The EEG and text embeddings are then fed into MLP projection heads, consisting of 3 fully-connected layers with ReLU activations. The final layer outputs a 64-dimensional projection of the embedding for contrastive learning. This architecture allows the model to learn alignments between EEG windows and corresponding medical report sentences in a shared embedding space. The contrastive loss enables the useful semantic features to be captured.

We train EEG-CLIP using the Adam optimizer with a learning rate of $5 \times 1 0^{- 3}$ and weight decay of $5 \times 1 0^{- 4}$ . The model is trained for 20 epochs with a batch size of 64. We use the same training/testing split as in the TUAB dataset. Each recording is split in windows of length 1,200, corresponding to a 12 s period, and with a stride of 519, which ensures all timesteps are predicted without any gap by our Deep4 model.

3.4 Evaluation methods

Unlike models trained for a specific downstream task, EEG-CLIP has to learn broadly useful representations that capture semantic relationships between EEG signals and text. As such, evaluation methods must aim to quantify the general quality and transferability of the learned representations.
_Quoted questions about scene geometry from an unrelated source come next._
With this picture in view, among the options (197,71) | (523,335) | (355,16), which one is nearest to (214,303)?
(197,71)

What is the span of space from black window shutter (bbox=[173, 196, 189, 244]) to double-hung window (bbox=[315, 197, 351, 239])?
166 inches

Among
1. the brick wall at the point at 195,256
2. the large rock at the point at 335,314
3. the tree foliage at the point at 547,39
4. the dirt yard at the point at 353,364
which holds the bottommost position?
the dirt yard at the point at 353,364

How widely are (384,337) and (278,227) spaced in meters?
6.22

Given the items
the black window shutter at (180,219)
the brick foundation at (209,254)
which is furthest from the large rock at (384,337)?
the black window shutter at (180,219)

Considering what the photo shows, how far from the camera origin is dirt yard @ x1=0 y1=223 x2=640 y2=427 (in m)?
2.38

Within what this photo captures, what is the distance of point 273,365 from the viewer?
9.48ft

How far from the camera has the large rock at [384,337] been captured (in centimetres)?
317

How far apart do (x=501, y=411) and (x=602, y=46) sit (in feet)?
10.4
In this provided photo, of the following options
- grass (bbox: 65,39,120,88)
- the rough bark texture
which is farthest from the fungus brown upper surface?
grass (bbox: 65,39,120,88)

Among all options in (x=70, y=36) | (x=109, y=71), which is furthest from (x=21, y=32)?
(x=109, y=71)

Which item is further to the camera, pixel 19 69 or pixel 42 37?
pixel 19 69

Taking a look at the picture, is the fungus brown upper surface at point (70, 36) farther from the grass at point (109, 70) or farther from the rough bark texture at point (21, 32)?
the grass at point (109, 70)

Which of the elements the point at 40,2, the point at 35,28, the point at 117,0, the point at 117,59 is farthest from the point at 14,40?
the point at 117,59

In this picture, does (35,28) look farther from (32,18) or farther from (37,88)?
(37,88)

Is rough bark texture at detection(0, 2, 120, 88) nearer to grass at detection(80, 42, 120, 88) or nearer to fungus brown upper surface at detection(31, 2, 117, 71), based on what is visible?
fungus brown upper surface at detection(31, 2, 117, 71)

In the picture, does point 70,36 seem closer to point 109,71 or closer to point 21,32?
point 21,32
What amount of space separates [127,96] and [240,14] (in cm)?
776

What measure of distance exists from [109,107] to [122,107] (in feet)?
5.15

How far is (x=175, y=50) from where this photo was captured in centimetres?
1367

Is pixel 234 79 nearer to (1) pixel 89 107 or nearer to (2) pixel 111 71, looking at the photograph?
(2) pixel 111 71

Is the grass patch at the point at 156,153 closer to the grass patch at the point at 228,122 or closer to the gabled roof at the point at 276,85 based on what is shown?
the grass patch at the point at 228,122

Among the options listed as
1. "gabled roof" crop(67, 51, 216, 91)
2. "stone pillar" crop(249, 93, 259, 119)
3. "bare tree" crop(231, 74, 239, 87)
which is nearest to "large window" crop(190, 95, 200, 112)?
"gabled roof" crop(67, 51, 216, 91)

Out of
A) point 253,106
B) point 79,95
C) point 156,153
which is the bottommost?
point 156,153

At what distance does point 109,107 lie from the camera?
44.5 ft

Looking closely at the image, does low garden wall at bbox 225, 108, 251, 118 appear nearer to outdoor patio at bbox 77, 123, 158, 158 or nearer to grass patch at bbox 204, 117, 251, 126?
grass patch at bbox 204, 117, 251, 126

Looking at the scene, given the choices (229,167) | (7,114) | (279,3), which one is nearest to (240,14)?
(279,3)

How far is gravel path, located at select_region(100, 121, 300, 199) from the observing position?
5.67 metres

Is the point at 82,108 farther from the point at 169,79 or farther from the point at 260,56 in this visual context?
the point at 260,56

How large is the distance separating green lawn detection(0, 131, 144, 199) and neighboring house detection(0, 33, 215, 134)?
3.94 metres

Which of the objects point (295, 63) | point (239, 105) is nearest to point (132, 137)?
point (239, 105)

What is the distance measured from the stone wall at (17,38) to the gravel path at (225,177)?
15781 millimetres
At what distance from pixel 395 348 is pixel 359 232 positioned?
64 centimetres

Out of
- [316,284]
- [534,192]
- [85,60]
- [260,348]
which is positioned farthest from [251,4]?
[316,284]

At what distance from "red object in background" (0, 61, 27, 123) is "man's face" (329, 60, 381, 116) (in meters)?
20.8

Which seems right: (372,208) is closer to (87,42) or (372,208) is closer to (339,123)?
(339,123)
Using the labels and medical reports provided in the TUAB dataset, we select 4 decoding tasks:

$•$ “Pathological”: decode whether the recording was diagnosed as normal or pathological

$•$ “Age”: decode whether the age of the patient is smaller or equal, or greater than 50

$•$ “Gender”: decode the declared gender of the patient

$•$ “Medication”: decode whether the medical report contains at least one of the 3 most common anticonvulsant medications (“keppra”, “dilantin” and “depakote”)

We then design multiple methods to evaluate the model on, listed in the following.

3.4.1 Classification

We compare EEG-CLIP against two baseline models to contextualize its performance:

$•$ Task-specific model (upper bound): A Deep4 CNN trained end-to-end from random initialization directly on each target task. This provides an upper bound since the entire model can optimize specifically for the task.

$•$ Alternative task transfer model (lower bound): A Deep4 CNN first trained from random initialization on an unrelated task (e.g., age classification), then transferred to the target task (e.g., pathology detection) by freezing the encoder and training only a new classification head. This tests whether simple transfer learning from any EEG task provides useful features.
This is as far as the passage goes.